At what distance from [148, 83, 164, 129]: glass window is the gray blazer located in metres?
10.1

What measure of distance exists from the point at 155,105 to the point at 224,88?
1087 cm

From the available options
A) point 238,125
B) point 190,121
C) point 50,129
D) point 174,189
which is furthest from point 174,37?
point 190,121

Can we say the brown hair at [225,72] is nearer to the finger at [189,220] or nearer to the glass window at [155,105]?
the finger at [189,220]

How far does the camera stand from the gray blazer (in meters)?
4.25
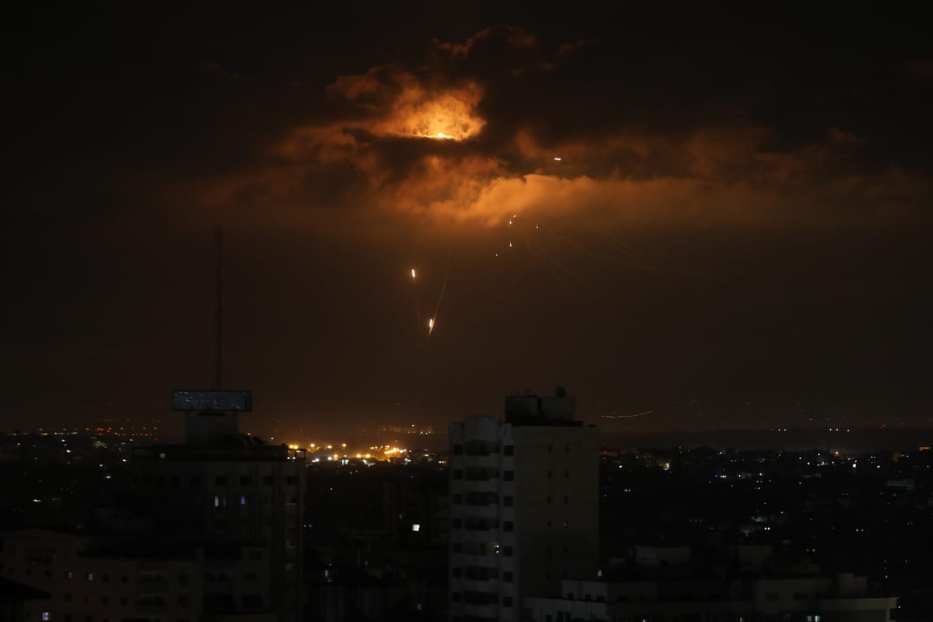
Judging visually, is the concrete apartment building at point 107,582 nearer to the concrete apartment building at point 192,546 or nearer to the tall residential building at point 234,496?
the concrete apartment building at point 192,546

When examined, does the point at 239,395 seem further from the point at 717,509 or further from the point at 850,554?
the point at 717,509

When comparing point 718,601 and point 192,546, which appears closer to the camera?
point 718,601

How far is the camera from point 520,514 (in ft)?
232

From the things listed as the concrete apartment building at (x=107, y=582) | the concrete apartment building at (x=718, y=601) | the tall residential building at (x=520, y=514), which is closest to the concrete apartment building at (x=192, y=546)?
the concrete apartment building at (x=107, y=582)

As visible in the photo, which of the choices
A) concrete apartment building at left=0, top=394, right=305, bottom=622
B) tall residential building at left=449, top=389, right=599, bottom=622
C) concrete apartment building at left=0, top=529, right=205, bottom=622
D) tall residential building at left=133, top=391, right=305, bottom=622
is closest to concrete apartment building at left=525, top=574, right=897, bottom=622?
tall residential building at left=449, top=389, right=599, bottom=622

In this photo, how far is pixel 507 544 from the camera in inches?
2793

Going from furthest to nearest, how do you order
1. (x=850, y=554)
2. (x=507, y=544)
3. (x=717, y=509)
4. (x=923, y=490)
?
(x=923, y=490) < (x=717, y=509) < (x=850, y=554) < (x=507, y=544)

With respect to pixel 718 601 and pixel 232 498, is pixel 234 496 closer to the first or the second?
pixel 232 498

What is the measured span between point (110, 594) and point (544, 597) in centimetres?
1360

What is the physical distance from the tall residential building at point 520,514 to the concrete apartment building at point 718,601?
2.19 m

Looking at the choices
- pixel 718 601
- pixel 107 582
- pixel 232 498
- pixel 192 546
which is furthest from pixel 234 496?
pixel 718 601

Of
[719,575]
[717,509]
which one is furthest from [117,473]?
[719,575]

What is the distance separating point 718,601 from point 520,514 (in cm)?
801

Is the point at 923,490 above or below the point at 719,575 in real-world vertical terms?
above
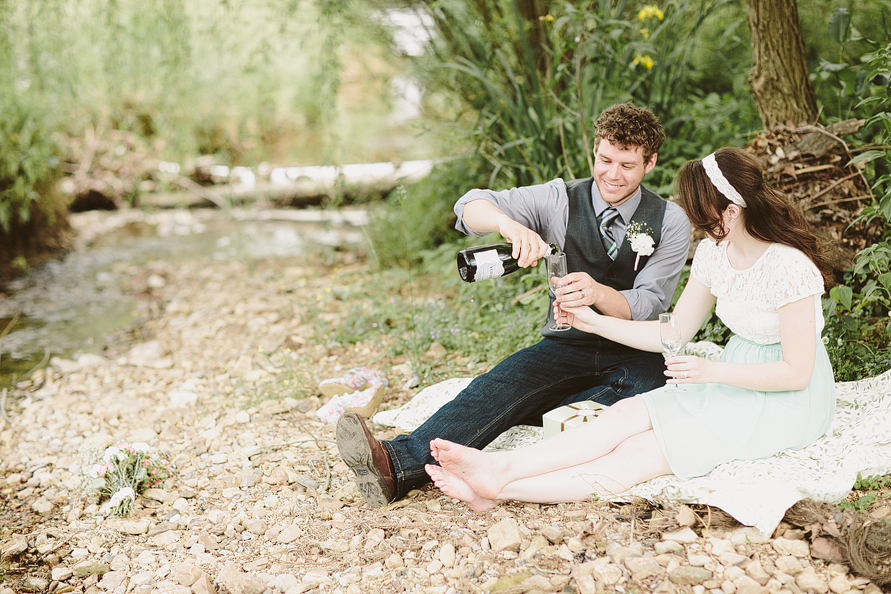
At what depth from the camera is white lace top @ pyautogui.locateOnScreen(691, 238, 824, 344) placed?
2.23 metres

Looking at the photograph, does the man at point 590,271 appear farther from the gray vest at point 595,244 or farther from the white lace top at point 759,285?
the white lace top at point 759,285

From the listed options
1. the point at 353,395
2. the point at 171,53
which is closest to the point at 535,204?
the point at 353,395

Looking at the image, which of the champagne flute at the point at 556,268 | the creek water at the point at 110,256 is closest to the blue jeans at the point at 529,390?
the champagne flute at the point at 556,268

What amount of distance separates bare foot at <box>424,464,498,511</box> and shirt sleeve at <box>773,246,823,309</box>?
3.78ft

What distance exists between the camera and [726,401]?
2326 millimetres

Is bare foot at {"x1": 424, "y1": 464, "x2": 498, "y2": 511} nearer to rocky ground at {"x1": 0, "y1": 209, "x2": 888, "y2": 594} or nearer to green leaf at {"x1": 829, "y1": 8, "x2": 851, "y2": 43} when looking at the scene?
rocky ground at {"x1": 0, "y1": 209, "x2": 888, "y2": 594}

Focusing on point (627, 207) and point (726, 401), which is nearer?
point (726, 401)

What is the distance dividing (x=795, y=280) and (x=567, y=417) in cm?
90

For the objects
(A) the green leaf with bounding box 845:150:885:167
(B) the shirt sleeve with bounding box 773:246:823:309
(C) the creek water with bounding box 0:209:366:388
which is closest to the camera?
(B) the shirt sleeve with bounding box 773:246:823:309

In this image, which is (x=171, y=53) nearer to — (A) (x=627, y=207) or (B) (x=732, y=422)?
(A) (x=627, y=207)

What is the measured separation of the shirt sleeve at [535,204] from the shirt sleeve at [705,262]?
0.52 meters

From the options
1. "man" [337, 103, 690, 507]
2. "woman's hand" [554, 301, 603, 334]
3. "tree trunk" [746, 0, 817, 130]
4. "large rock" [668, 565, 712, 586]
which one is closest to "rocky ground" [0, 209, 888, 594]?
"large rock" [668, 565, 712, 586]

Problem requirements: From the records given above, reproduce all text exactly and exclude each picture.

Exercise answer:
At what distance from [148, 83, 164, 129]: glass window is the gray blazer located in metres?
10.1

What measure of distance exists from the point at 155,105 to the point at 224,88?
1087 cm

From the available options
A) point 238,125
B) point 190,121
C) point 50,129
D) point 174,189
which is furthest from point 174,37?
point 190,121

Can we say the brown hair at [225,72] is nearer to the finger at [189,220] or nearer to the glass window at [155,105]?
the finger at [189,220]

How far does the camera stand from the gray blazer (in meters)?
4.25
Judging visually, is the concrete apartment building at point 107,582 nearer to the concrete apartment building at point 192,546 or nearer to the tall residential building at point 234,496?
the concrete apartment building at point 192,546

When examined, does the point at 239,395 seem further from the point at 717,509 or further from the point at 850,554?
the point at 717,509

When comparing point 718,601 and point 192,546, which appears closer to the camera?
point 718,601

How far is the camera from point 520,514 (in ft)?
232

From the things listed as the concrete apartment building at (x=107, y=582) | the concrete apartment building at (x=718, y=601) | the tall residential building at (x=520, y=514), which is closest to the concrete apartment building at (x=192, y=546)?
the concrete apartment building at (x=107, y=582)

As visible in the photo, which of the choices
A) concrete apartment building at left=0, top=394, right=305, bottom=622
B) tall residential building at left=449, top=389, right=599, bottom=622
C) concrete apartment building at left=0, top=529, right=205, bottom=622
D) tall residential building at left=133, top=391, right=305, bottom=622
is closest to concrete apartment building at left=525, top=574, right=897, bottom=622?
tall residential building at left=449, top=389, right=599, bottom=622

In this photo, how far is pixel 507 544 from the camera in inches?
2793

Going from furthest to nearest, how do you order
1. (x=850, y=554)
2. (x=507, y=544)
3. (x=717, y=509)
4. (x=923, y=490)
?
(x=923, y=490) < (x=717, y=509) < (x=850, y=554) < (x=507, y=544)

With respect to pixel 718 601 and pixel 232 498, is pixel 234 496 closer to the first or the second?
pixel 232 498

What is the measured span between point (110, 594) and point (544, 597) in centimetres?
1360

What is the physical distance from the tall residential building at point 520,514 to the concrete apartment building at point 718,601?
2.19 m

Looking at the choices
- pixel 718 601
- pixel 107 582
- pixel 232 498
- pixel 192 546
which is furthest from pixel 234 496?
pixel 718 601

Of
[719,575]
[717,509]
which one is furthest from [117,473]?
[719,575]

What is the distance separating point 718,601 from point 520,514 (in cm)?
801

Is the point at 923,490 above or below the point at 719,575 in real-world vertical terms?
above
At what depth from the camera is white lace top @ pyautogui.locateOnScreen(691, 238, 824, 344) placed?
2.23 metres

Looking at the photograph, does the man at point 590,271 appear farther from the gray vest at point 595,244 or farther from the white lace top at point 759,285?
the white lace top at point 759,285

From the listed options
1. the point at 353,395
2. the point at 171,53
which is closest to the point at 535,204?
the point at 353,395

Looking at the image, which of the champagne flute at the point at 556,268 | the creek water at the point at 110,256 is closest to the blue jeans at the point at 529,390?
the champagne flute at the point at 556,268

What amount of distance separates bare foot at <box>424,464,498,511</box> and shirt sleeve at <box>773,246,823,309</box>?
3.78ft

What distance exists between the camera and [726,401]?
2326 millimetres

Is bare foot at {"x1": 424, "y1": 464, "x2": 498, "y2": 511} nearer to rocky ground at {"x1": 0, "y1": 209, "x2": 888, "y2": 594} or nearer to green leaf at {"x1": 829, "y1": 8, "x2": 851, "y2": 43} when looking at the scene?
rocky ground at {"x1": 0, "y1": 209, "x2": 888, "y2": 594}

Focusing on point (627, 207) and point (726, 401), which is nearer?
point (726, 401)

What is the distance dividing (x=795, y=280) and (x=567, y=417) in cm?
90

For the objects
(A) the green leaf with bounding box 845:150:885:167
(B) the shirt sleeve with bounding box 773:246:823:309
(C) the creek water with bounding box 0:209:366:388
which is closest to the camera?
(B) the shirt sleeve with bounding box 773:246:823:309

In this image, which is (x=171, y=53) nearer to — (A) (x=627, y=207) or (B) (x=732, y=422)?
(A) (x=627, y=207)

What is the measured separation of the shirt sleeve at [535,204] from the shirt sleeve at [705,262]?
0.52 meters

From the options
1. "man" [337, 103, 690, 507]
2. "woman's hand" [554, 301, 603, 334]
3. "tree trunk" [746, 0, 817, 130]
4. "large rock" [668, 565, 712, 586]
which one is closest to "rocky ground" [0, 209, 888, 594]?
"large rock" [668, 565, 712, 586]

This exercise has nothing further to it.